Happy Valley: A tucked away corner of HK

Moving forward to the present day from my last nostalgic post, let me start my 2015 trip off with a general post on one of my favourite places in Hong Kong; Happy Valley.

Happy Valley
Happy Valley, Sing Woo Road
Happy Valley
Happy Valley, Sing Woo Road

To those who picture typical Hong Kong, Happy Valley is quite different. My relatives describes it as the closest place to a typical English village in Hong Kong (and why they’ve made it their home for the last 17-odd years). Happy Valley is quiet, small, has a lovely sense of community and most people seem to know each other when you walk around the Valley.

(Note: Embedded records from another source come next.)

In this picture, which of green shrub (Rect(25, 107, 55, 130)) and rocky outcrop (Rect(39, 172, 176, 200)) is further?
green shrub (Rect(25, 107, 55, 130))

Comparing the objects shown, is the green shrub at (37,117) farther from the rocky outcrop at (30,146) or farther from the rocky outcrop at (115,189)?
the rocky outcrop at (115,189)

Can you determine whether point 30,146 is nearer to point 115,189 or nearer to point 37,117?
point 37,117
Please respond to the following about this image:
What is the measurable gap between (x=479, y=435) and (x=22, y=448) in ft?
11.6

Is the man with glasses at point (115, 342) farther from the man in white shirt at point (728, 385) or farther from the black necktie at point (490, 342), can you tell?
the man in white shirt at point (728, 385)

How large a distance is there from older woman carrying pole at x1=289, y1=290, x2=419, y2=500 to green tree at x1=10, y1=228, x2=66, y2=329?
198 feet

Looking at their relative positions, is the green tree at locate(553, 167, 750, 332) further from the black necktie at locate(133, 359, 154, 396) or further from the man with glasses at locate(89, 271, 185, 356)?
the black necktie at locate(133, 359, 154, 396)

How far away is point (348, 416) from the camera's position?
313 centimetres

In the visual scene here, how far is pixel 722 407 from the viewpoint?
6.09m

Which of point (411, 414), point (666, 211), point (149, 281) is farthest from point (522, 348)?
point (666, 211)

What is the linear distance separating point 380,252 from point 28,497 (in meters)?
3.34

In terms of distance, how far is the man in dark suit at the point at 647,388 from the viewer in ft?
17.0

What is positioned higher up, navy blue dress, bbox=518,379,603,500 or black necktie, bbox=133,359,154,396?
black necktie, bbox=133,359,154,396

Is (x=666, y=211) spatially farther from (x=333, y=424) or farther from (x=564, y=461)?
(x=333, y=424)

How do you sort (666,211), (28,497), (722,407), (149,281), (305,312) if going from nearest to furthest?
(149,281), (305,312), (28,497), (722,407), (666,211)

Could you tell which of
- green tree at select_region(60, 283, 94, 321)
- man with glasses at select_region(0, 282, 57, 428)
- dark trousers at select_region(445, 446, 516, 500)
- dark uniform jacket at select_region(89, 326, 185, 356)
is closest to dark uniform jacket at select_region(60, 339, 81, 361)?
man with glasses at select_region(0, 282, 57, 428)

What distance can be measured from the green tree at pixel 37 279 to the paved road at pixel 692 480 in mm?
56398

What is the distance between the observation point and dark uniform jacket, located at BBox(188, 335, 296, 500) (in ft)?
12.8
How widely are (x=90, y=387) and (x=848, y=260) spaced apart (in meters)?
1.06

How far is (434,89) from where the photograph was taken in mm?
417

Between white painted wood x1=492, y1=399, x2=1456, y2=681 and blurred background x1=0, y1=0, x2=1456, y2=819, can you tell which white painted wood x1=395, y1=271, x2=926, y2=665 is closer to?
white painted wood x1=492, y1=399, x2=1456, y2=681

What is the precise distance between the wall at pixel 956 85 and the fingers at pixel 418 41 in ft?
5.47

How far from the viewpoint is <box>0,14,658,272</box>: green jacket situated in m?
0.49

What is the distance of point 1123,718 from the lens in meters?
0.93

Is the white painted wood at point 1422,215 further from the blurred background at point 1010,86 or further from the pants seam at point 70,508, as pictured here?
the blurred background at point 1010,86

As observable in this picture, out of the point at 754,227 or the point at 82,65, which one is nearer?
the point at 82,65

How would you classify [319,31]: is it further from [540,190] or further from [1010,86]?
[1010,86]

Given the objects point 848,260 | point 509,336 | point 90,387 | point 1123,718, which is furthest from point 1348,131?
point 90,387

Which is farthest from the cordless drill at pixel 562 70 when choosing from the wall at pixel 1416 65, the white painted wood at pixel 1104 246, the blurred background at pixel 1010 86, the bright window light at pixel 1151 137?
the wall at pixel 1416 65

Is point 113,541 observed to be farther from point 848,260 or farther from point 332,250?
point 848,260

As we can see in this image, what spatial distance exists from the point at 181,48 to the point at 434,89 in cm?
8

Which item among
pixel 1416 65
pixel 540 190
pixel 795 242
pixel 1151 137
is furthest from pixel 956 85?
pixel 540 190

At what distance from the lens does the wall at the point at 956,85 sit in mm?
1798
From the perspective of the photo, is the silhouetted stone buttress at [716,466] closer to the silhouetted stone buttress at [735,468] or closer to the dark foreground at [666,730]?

Happy Valley, Blue Pool Road
Happy Valley, Blue Pool Road
Yuk Sau Street, Happy Valley
Old-style building, Yuk Sau Street, Happy Valley

The name ‘Happy Valley’ came about around the beginning of British colonial rule in 1841. Around then, many soldiers in the area died of malaria, although their cause of death was unknown at the time. The valley became a burial ground for the dead, and from there it acquired the name ‘Happy Valley’ – a euphemism for cemeteries.

It was only a couple of years later when the British decided to build a horseracing course in the Valley and in 1845, the world famous Happy Valley Racehorse opened. Having never been before, I was lucky enough to go in style during this visit – my family were going to an event there in one of the private boxes and they kindly invited me as their plus one!

Green Lane, Happy Valley
Green Lane, Happy Valley
Happy Valley, tram terminus
Happy Valley, tram terminus

Happy Valley might not look like the beautiful leafy picturesque villages of the English countryside but it really is a gem amongst the city chaos of Hong Kong. Happy Valley is a very short journey away from Repulse Bay and Stanley, where the views from the steep mountain roads looking down on the leafy valleys, picturesque white buildings and the beautiful blue seafront are stunning. If you entered Hong Kong blindly and then opened your eyes whilst standing over Repulse Bay, there’s not a chance you would think you’re in Hong Kong. Absolutely serene. Repulse Bay is definitely a very misleading name!

Repulse Bay
View of Repulse Bay on the left from a cable car on the opposite shore. Look at those beautiful mountains and trees! (Photo borrowed from Wikipedia).
The Repulse Bay Hotel
The famous Repulse Bay hotel, (the short hidden beige building is like the original hotel). The original colonial hotel opened in 1920 but was torn down in 1982. It was later rebuilt, with some of the new hotel resembling the old colonial building. Today stands a mixture of old and new.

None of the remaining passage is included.